__EXERCISE DESCRIPTION__. Copy each line of the listing below word for word, omitting the pictures and keeping only the text.

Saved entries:

________________________

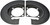 Brake Dust Shield Pair | DOR924-374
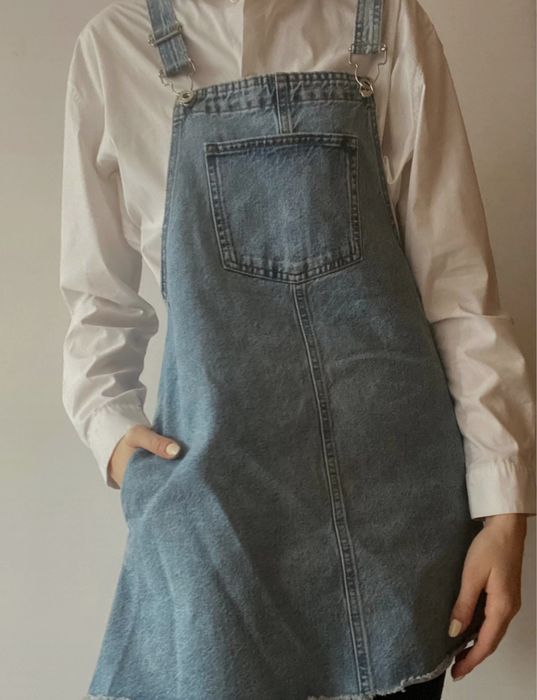 Dżinsowa sukienka Zara r. 34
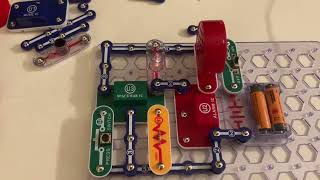 Snap Circuits Skill Builder Space War Siren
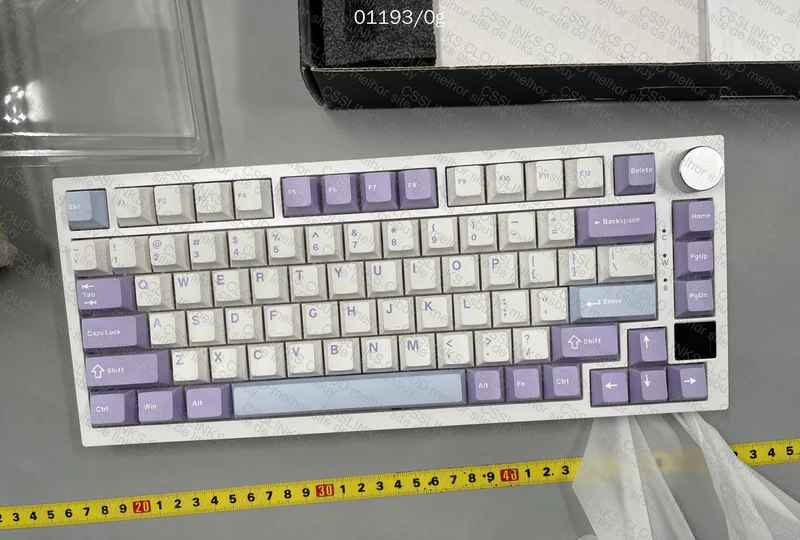 Teclado Ajazz ak820pro 4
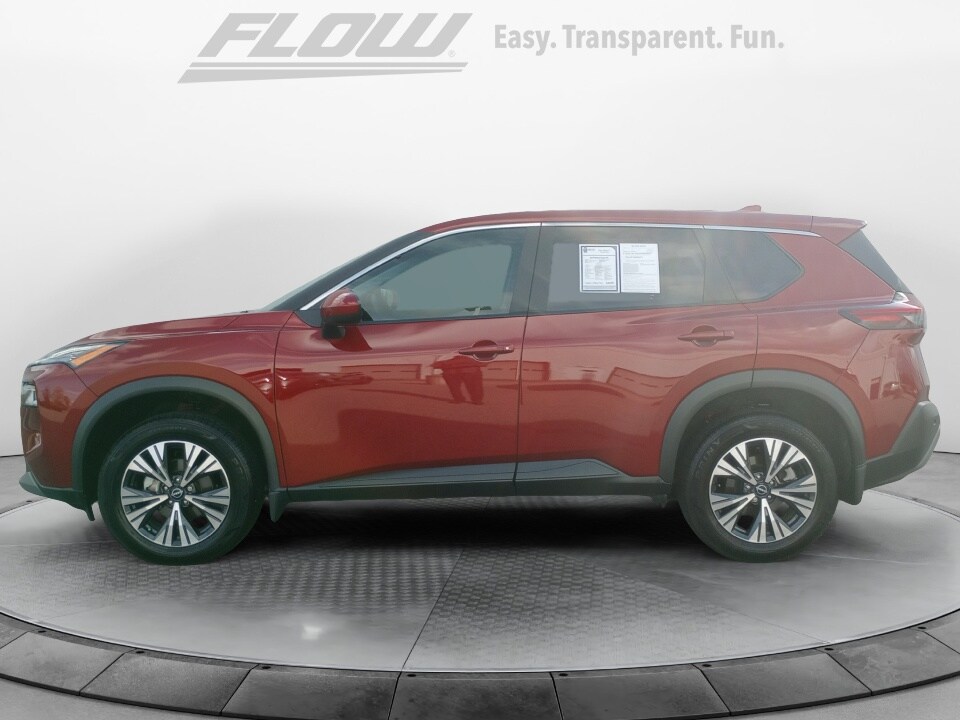 2023 Nissan Rogue SV photo 3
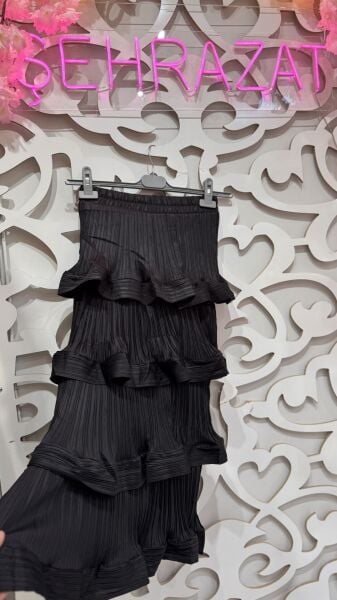 ŞEHRAZAT BUTİK KATLI TASARIM ETEK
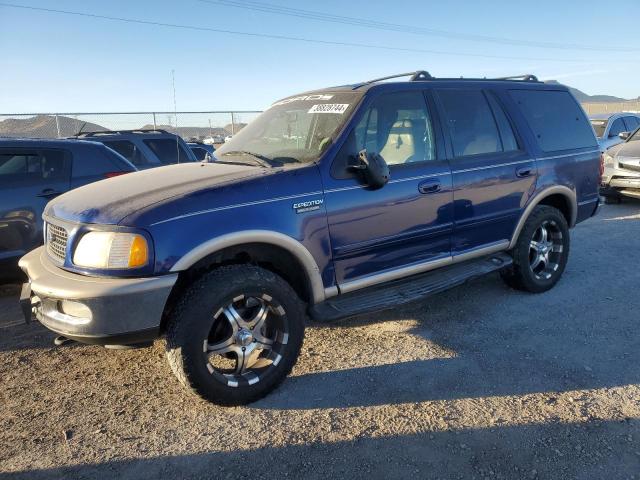 1FMFU18L5VLC28838 - 1997 FORD EXPEDITION BLUE photo 1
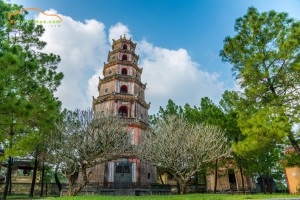 Chùa Thiên Mụ Huế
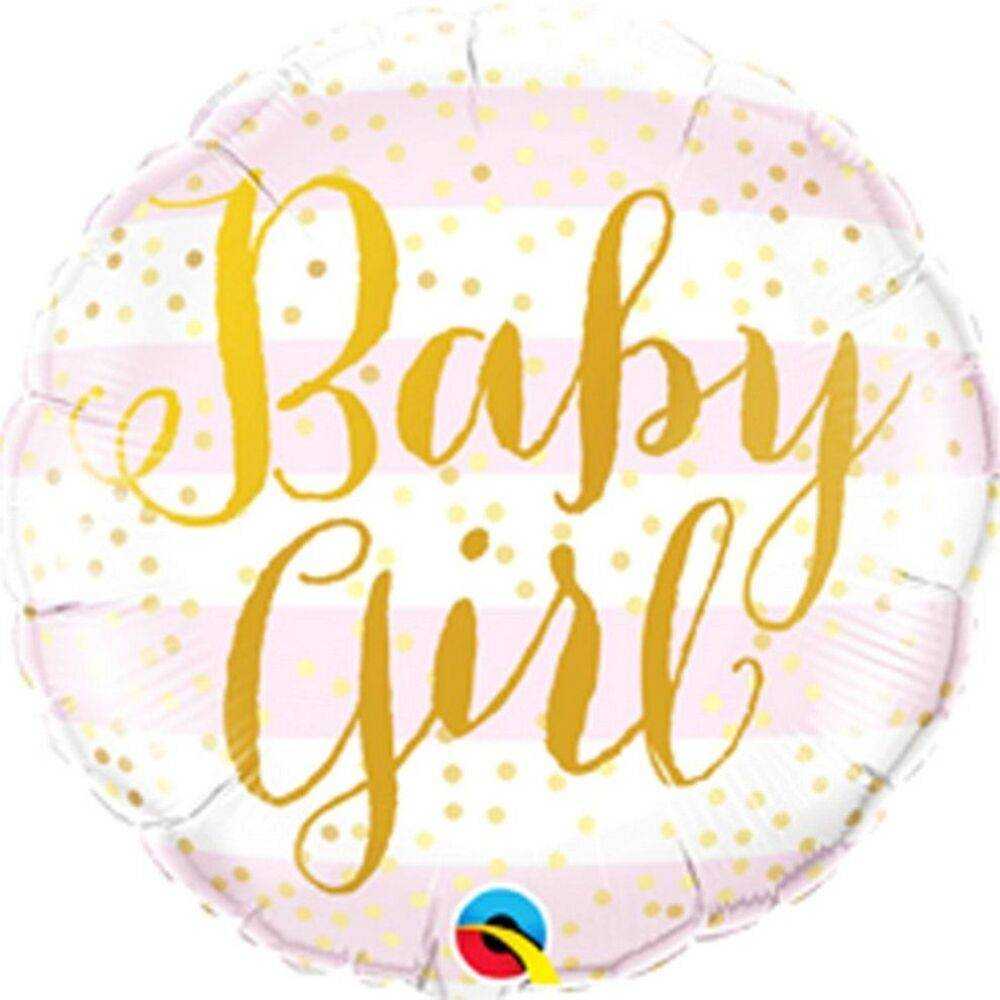 Baby Girl Balão 45cm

________________________

__ANSWER TO THIS EXERCISE__.
 Brake Dust Shield Pair | DOR924-374
 Dżinsowa sukienka Zara r. 34
 Snap Circuits Skill Builder Space War Siren
 Teclado Ajazz ak820pro 4
 2023 Nissan Rogue SV photo 3
 ŞEHRAZAT BUTİK KATLI TASARIM ETEK
 1FMFU18L5VLC28838 - 1997 FORD EXPEDITION BLUE photo 1
 Chùa Thiên Mụ Huế
 Baby Girl Balão 45cm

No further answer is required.